それを見せながら「アンナ! スタンプがたまったからご褒美をもらおうと思いまして!」と部屋にやってきた。アンナは「あなたが勝手にやったんだから、ご褒美なんてないわよ!」と言い返して、部屋から追い出そうとしたが「いいのか? そうなると、俺は2枚目のスタンプを作り、アンナはさらに赤面させられ続けるはめになるんだが」と言われて、大人しく部屋に入れておいてやった。
ハリスは勝ち誇った顔で、定位置になったソファーに座り、隣を叩いて座れとジェスチャーした。
大人しく隣に座ると「よし、アンナ。これで俺がどれだけ恥ずかしかったかわかったかと思う」と言われ、アンナは少し反省の色を見せた。

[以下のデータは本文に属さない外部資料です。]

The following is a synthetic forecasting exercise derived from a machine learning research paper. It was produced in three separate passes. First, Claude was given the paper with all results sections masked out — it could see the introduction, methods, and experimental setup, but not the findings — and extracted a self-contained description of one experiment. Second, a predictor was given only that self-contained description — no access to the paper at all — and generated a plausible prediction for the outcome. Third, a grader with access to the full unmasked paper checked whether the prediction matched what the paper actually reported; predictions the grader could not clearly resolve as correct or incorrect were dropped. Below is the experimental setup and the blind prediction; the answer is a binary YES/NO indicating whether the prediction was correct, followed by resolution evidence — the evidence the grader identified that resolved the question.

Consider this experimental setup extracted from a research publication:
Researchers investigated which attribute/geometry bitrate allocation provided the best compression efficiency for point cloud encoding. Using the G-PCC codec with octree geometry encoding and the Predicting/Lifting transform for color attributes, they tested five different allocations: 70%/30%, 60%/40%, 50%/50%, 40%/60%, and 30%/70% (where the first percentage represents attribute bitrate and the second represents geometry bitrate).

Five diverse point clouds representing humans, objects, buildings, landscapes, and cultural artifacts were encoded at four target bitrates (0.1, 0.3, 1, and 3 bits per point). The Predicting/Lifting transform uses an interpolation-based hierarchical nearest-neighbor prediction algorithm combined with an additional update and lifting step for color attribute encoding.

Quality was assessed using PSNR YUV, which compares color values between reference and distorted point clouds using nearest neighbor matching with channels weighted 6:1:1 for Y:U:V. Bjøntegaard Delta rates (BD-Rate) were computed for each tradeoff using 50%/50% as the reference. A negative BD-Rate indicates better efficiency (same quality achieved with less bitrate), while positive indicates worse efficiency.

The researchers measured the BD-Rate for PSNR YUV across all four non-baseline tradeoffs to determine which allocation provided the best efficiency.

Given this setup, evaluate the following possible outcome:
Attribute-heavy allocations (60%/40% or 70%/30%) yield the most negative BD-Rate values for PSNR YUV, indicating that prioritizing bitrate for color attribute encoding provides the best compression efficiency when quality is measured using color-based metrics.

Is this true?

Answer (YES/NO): NO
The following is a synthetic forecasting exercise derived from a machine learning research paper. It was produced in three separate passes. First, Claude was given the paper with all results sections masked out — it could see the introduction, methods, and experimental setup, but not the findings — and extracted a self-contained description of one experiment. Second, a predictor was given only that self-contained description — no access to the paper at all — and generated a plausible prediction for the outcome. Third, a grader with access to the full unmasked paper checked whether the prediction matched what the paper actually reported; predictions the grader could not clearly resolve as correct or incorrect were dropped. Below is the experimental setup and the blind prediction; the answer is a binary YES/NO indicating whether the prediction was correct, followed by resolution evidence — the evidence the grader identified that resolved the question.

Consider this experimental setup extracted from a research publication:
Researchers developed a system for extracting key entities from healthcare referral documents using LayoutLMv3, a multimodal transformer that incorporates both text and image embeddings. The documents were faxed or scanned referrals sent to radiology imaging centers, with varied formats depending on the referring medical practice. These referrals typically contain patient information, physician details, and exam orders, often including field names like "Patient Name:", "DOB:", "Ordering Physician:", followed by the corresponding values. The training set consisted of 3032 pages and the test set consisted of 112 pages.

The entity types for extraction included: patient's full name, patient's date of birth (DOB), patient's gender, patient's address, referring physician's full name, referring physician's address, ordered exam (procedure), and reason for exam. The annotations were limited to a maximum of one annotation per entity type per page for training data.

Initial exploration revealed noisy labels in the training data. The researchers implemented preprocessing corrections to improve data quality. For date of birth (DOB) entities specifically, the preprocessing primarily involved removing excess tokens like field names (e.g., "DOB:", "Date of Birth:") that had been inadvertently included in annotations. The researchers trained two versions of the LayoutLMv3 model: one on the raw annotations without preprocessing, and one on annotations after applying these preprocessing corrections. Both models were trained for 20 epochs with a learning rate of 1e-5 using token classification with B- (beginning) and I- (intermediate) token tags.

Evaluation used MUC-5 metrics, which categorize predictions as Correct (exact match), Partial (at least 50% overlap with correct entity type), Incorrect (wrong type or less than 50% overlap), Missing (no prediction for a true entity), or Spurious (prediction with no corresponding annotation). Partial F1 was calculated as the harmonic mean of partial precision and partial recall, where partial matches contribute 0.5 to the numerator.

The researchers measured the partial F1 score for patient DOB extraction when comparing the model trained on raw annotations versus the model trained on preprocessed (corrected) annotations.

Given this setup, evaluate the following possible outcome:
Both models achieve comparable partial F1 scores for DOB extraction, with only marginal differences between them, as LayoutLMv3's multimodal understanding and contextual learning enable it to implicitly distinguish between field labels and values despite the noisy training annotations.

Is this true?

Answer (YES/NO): NO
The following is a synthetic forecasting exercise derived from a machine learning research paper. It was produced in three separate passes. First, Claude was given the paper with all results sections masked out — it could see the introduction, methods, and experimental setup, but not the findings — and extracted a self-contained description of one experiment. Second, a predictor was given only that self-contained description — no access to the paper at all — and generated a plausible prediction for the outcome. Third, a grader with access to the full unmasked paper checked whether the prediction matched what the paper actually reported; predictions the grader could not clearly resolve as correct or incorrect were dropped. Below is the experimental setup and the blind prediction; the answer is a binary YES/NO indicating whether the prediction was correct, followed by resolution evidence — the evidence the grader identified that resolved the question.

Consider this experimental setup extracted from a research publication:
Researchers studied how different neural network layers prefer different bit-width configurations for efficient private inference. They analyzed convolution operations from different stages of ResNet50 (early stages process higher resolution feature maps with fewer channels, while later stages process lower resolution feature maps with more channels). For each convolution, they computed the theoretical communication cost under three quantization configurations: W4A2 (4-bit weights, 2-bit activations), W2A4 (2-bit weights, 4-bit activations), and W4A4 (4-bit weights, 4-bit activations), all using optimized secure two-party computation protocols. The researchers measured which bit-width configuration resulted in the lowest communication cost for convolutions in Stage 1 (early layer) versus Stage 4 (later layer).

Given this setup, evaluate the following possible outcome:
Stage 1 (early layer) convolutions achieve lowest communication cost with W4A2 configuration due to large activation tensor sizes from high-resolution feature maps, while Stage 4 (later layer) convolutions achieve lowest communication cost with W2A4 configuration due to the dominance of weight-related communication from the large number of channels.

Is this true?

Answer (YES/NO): YES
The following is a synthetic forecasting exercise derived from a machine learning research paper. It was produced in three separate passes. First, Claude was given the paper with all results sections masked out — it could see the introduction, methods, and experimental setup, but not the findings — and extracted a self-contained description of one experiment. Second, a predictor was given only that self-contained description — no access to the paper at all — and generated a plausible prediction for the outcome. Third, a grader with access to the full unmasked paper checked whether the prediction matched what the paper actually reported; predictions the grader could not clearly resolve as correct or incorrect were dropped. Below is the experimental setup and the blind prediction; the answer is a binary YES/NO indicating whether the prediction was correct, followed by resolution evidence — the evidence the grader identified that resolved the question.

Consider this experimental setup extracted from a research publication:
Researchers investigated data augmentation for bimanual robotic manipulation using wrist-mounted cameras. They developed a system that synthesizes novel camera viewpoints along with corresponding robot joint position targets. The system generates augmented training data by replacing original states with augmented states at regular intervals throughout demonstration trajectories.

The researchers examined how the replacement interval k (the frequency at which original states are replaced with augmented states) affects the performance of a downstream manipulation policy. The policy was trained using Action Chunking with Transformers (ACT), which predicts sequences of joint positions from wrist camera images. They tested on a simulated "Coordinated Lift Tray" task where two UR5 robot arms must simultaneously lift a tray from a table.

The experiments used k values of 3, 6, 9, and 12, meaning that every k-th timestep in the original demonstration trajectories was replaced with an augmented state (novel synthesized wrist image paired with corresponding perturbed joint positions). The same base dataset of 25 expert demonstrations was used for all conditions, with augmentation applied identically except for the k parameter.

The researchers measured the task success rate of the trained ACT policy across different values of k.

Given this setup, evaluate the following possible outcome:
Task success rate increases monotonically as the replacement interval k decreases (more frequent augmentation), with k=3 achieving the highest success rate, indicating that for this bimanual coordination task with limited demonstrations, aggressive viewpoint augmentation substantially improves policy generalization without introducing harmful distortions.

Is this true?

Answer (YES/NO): NO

「まあ、アンナが楽しんでいた気持ちもよぉくわかった。これは楽しい。うん、俺もめちゃくちゃ楽しかった。だけど、俺はこれからわざとそういう真似はしない。だから、ええと……、まあ、アンナがしたいならしてもいいけど。俺はしない。でだ、褒美なんだが、色々と考えて一つ結論に思い至った。俺も照れず、アンナも照れずにいられる大丈夫なものを!」
そう言って取り出したのはカードゲームのカードとボード。
「普通に遊ぼうぜ。実は、最近、この部屋で遊びらしい遊びをしたことがないというのを思い出してな。一つ思い出づくりにやらないか」
少しばかり呆気にとられていたアンナは「私、もしかしてキスの一つや二つねだられるとばかり思っていたわ」と言った。そう言われた方としては、それは考えてたが嫌がるかもしれないしというので却下したことだったので、とてもがっかりした。

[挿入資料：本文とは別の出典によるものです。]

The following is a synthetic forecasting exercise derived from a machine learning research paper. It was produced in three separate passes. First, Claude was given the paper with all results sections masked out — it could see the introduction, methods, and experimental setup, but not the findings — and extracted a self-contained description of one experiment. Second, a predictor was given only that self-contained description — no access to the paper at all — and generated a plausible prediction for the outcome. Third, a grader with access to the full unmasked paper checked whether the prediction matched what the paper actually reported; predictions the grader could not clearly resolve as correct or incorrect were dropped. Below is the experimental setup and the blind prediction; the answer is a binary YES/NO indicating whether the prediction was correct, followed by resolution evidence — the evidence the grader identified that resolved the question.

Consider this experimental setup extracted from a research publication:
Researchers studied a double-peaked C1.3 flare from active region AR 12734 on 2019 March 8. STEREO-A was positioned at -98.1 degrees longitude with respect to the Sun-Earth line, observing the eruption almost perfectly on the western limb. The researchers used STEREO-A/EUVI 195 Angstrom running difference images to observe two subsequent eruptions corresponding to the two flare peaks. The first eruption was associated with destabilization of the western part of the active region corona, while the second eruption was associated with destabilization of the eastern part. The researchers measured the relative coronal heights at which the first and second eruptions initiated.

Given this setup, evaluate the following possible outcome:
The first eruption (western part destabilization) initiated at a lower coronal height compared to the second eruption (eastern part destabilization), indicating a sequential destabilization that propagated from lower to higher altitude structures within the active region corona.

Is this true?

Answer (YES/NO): YES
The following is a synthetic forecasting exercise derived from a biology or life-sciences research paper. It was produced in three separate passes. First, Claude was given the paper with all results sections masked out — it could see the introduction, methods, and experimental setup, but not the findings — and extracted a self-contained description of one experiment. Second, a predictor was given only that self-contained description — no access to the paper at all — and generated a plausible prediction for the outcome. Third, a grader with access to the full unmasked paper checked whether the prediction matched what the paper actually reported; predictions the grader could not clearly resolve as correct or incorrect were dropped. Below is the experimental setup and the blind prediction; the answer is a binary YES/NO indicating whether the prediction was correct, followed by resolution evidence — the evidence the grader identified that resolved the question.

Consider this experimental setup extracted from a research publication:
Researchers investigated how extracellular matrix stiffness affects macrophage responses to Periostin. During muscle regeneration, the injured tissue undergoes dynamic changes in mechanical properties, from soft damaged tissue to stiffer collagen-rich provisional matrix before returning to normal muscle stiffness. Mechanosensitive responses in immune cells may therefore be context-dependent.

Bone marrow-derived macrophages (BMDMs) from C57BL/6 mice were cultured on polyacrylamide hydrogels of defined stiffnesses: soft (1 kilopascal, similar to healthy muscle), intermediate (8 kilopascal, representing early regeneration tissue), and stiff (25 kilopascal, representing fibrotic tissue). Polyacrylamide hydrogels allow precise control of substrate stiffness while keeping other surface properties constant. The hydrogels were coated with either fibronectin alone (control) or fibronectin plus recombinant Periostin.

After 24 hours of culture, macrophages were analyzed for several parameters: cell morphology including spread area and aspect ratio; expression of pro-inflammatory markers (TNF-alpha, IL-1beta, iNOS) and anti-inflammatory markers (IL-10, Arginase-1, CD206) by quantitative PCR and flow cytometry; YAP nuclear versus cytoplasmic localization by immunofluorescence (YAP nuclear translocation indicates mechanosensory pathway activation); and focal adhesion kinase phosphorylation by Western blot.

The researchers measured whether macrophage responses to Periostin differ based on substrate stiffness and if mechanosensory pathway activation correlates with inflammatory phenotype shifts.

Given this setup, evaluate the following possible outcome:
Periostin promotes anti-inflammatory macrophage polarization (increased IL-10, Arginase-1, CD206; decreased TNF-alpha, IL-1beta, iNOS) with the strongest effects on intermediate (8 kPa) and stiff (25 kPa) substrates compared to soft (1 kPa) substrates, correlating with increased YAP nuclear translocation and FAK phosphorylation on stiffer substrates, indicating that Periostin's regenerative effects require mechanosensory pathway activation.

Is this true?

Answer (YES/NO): NO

「まあ、あなたが大真面目な人だっていうのはわかってたけど、ご褒美だ褒美だとかいうから……。あ、別に私がやりたいわけじゃないわよ」
「そうか……。やりたくないか、そうか……」
「そう落ち込まないで。やりたくないわけじゃないわよ? ただ、進んでやろうとかそういうのじゃないだけよ。だって恥ずかしいじゃない」
「そう思ってやめたんですよ、俺は」
「そうだったの。優しいわね」
「優しいよ、俺は」と少し屈んでおでこにキスをして「こうしてゲームの対戦相手が勝つように祝福するくらいは、優しいよ」と言った。
みるみるうちに耳が赤くなったのを見て、彼はハッと「いや! わざとじゃない! わざとじゃないぞ! 本当にわざとじゃないんだ! やめるんだ、そのボードを振り上げるのは! わざとじゃないって! 俺はただ、アンナが勝った時にニコニコした笑顔が見たかったからやっただけで下心のない、まっさらな祝福なんだってば!」と叫んだ。

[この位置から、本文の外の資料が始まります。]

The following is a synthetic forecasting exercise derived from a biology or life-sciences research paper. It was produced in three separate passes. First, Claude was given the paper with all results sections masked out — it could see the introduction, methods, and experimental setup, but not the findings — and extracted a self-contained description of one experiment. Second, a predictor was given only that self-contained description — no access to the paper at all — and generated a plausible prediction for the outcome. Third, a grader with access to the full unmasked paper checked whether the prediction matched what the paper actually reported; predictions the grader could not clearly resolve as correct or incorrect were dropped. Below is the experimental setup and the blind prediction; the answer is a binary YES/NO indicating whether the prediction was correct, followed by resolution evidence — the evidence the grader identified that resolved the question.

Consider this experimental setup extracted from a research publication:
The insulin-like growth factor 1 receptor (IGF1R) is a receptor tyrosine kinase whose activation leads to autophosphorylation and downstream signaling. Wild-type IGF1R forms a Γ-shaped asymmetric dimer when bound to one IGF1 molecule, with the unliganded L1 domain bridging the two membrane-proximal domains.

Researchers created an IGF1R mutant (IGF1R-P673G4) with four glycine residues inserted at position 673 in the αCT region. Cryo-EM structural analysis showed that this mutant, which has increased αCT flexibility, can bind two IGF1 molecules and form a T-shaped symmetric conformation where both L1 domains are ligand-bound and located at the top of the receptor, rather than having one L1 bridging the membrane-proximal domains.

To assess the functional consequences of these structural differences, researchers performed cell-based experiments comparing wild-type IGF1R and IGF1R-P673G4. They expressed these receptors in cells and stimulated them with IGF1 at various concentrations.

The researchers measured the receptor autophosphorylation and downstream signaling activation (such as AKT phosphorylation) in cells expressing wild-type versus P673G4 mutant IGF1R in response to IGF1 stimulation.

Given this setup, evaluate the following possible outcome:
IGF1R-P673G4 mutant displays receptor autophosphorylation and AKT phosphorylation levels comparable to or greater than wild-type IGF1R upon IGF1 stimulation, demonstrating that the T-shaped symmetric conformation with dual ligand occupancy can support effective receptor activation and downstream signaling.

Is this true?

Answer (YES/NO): NO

ゲームボードを持ち上げていたアンナはため息をひとつ吐くと、伸び上がってお返しをしてゲームボードを置いた。
「あ、アンナ?」
「なによ!」
「アンナ、俺に、今、キスした?」
「おでこにね! 私も優しいから祝福してあげたのよ」とツンとそっぽを向く。
「ありがとうアンナ……。悪い、勝たせる気だったけど、俺が勝つわ」
「いいえ、私が勝ちます」
「いや、俺だって」
「私、これ得意だもん」
「俺だって、友人連中に揉まれて強いはずだぜ」
とさっきまでのもだもだした雰囲気は何処にいったかのようにワイワイ騒ぎながらゲームをし始めたのだった。
ちなみに、結果は引き分けである。